[Saved entries]

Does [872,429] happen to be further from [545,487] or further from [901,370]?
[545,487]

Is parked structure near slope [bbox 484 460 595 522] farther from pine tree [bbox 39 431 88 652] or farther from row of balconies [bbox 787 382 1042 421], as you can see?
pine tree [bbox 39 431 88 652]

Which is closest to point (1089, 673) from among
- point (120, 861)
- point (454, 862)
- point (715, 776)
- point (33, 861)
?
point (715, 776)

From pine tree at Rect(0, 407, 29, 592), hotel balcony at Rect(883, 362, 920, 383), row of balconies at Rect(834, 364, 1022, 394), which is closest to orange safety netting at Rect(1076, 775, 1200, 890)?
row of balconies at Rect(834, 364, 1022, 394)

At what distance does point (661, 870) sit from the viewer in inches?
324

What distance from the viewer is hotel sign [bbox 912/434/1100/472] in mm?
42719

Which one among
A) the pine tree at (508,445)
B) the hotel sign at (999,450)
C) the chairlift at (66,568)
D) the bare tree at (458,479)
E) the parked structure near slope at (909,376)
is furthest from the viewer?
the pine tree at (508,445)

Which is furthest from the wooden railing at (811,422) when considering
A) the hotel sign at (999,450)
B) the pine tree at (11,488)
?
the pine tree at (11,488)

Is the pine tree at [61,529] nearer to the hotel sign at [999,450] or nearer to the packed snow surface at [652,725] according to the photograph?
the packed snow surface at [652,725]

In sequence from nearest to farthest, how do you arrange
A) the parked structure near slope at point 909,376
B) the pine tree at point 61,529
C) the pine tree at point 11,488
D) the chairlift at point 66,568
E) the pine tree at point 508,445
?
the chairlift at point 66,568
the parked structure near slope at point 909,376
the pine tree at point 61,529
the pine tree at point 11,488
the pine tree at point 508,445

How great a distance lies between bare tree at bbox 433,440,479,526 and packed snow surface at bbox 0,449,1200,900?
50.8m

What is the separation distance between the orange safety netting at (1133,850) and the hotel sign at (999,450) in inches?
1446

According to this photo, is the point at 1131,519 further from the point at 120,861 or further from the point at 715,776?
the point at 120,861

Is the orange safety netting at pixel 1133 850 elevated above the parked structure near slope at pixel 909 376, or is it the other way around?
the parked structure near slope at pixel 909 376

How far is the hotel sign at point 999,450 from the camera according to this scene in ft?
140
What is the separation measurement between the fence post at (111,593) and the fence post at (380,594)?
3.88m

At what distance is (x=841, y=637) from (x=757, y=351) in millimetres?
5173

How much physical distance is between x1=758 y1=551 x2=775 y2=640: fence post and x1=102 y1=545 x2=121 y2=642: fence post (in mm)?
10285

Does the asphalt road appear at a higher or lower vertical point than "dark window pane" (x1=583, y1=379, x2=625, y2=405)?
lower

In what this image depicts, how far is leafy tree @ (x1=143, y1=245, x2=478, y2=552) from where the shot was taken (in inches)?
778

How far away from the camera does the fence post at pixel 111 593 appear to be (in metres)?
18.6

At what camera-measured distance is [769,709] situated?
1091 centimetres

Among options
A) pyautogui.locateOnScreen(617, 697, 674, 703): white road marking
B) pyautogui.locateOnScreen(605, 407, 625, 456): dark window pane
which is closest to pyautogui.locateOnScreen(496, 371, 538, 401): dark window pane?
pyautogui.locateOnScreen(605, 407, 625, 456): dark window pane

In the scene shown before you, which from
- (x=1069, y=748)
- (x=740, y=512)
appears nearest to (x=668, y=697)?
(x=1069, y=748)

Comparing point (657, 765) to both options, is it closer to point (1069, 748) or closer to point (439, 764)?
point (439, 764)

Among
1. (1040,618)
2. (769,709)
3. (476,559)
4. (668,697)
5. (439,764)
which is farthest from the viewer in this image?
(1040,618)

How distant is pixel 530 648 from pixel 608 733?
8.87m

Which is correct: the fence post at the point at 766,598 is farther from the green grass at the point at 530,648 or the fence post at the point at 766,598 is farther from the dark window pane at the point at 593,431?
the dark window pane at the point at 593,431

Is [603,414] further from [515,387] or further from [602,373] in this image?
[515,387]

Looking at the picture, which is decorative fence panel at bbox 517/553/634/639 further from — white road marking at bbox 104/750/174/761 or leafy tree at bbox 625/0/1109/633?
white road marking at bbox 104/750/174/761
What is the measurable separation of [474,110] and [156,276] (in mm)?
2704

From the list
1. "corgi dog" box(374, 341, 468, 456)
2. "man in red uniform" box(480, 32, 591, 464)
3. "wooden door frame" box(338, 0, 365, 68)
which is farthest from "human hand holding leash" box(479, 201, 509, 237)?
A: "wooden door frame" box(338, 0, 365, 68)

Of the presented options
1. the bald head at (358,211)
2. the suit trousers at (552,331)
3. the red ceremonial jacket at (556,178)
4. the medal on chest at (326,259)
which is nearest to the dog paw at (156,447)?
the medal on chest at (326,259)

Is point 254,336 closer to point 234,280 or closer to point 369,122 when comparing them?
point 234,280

## TASK TO COMPLETE:
Copy out every record above word for word, leaving nothing out and changing nothing.

## SOLVED PROBLEM:
Does [872,429] happen to be further from [545,487] or further from [901,370]?
[545,487]

Is parked structure near slope [bbox 484 460 595 522] farther from pine tree [bbox 39 431 88 652] or farther from row of balconies [bbox 787 382 1042 421], as you can see?
pine tree [bbox 39 431 88 652]

Which is closest to point (1089, 673) from among
- point (120, 861)
- point (454, 862)
- point (715, 776)
- point (33, 861)
?
point (715, 776)

From pine tree at Rect(0, 407, 29, 592), hotel balcony at Rect(883, 362, 920, 383), row of balconies at Rect(834, 364, 1022, 394), which is closest to orange safety netting at Rect(1076, 775, 1200, 890)?
row of balconies at Rect(834, 364, 1022, 394)

At what distance does point (661, 870) sit from the viewer in inches?
324

What distance from the viewer is hotel sign [bbox 912/434/1100/472] in mm?
42719

Which one among
A) the pine tree at (508,445)
B) the hotel sign at (999,450)
C) the chairlift at (66,568)
D) the bare tree at (458,479)
E) the parked structure near slope at (909,376)
is furthest from the viewer?
the pine tree at (508,445)

Which is furthest from the wooden railing at (811,422) when considering
A) the hotel sign at (999,450)
B) the pine tree at (11,488)
?
the pine tree at (11,488)

Is the pine tree at [61,529] nearer to the hotel sign at [999,450] or nearer to the packed snow surface at [652,725] according to the photograph?
the packed snow surface at [652,725]

In sequence from nearest to farthest, how do you arrange
A) the parked structure near slope at point 909,376
B) the pine tree at point 61,529
C) the pine tree at point 11,488
D) the chairlift at point 66,568
E) the pine tree at point 508,445
?
the chairlift at point 66,568
the parked structure near slope at point 909,376
the pine tree at point 61,529
the pine tree at point 11,488
the pine tree at point 508,445

How great a distance lies between bare tree at bbox 433,440,479,526 and packed snow surface at bbox 0,449,1200,900?
50.8m

What is the separation distance between the orange safety netting at (1133,850) and the hotel sign at (999,450) in inches?
1446

According to this photo, is the point at 1131,519 further from the point at 120,861 or further from the point at 715,776?
the point at 120,861

Is the orange safety netting at pixel 1133 850 elevated above the parked structure near slope at pixel 909 376, or is it the other way around?
the parked structure near slope at pixel 909 376

How far is the hotel sign at point 999,450 from the camera according to this scene in ft?
140
What is the separation measurement between the fence post at (111,593) and the fence post at (380,594)?
3.88m

At what distance is (x=841, y=637) from (x=757, y=351) in millimetres?
5173

How much physical distance is between x1=758 y1=551 x2=775 y2=640: fence post and x1=102 y1=545 x2=121 y2=642: fence post (in mm)?
10285

Does the asphalt road appear at a higher or lower vertical point than "dark window pane" (x1=583, y1=379, x2=625, y2=405)?
lower

In what this image depicts, how far is leafy tree @ (x1=143, y1=245, x2=478, y2=552) from where the shot was taken (in inches)?
778

How far away from the camera does the fence post at pixel 111 593 appear to be (in metres)?
18.6

At what camera-measured distance is [769,709] situated?
1091 centimetres

Among options
A) pyautogui.locateOnScreen(617, 697, 674, 703): white road marking
B) pyautogui.locateOnScreen(605, 407, 625, 456): dark window pane
which is closest to pyautogui.locateOnScreen(496, 371, 538, 401): dark window pane?
pyautogui.locateOnScreen(605, 407, 625, 456): dark window pane

In the scene shown before you, which from
- (x=1069, y=748)
- (x=740, y=512)
appears nearest to (x=668, y=697)?
(x=1069, y=748)

Comparing point (657, 765) to both options, is it closer to point (1069, 748) or closer to point (439, 764)?
point (439, 764)

Among
1. (1040,618)
2. (769,709)
3. (476,559)
4. (668,697)
5. (439,764)
which is farthest from the viewer in this image?
(1040,618)

How distant is pixel 530 648 from pixel 608 733?
8.87m

Which is correct: the fence post at the point at 766,598 is farther from the green grass at the point at 530,648 or the fence post at the point at 766,598 is farther from the dark window pane at the point at 593,431?
the dark window pane at the point at 593,431

Is [603,414] further from [515,387] or further from [602,373] in this image?
[515,387]

Looking at the picture, which is decorative fence panel at bbox 517/553/634/639 further from — white road marking at bbox 104/750/174/761 or leafy tree at bbox 625/0/1109/633?
white road marking at bbox 104/750/174/761
What is the measurable separation of [474,110] and [156,276] (in mm)?
2704

From the list
1. "corgi dog" box(374, 341, 468, 456)
2. "man in red uniform" box(480, 32, 591, 464)
3. "wooden door frame" box(338, 0, 365, 68)
which is farthest from "human hand holding leash" box(479, 201, 509, 237)?
A: "wooden door frame" box(338, 0, 365, 68)

Of the presented options
1. the bald head at (358,211)
2. the suit trousers at (552,331)
3. the red ceremonial jacket at (556,178)
4. the medal on chest at (326,259)
which is nearest to the dog paw at (156,447)?
the medal on chest at (326,259)

Is point 254,336 closer to point 234,280 or closer to point 369,122 when comparing them?
point 234,280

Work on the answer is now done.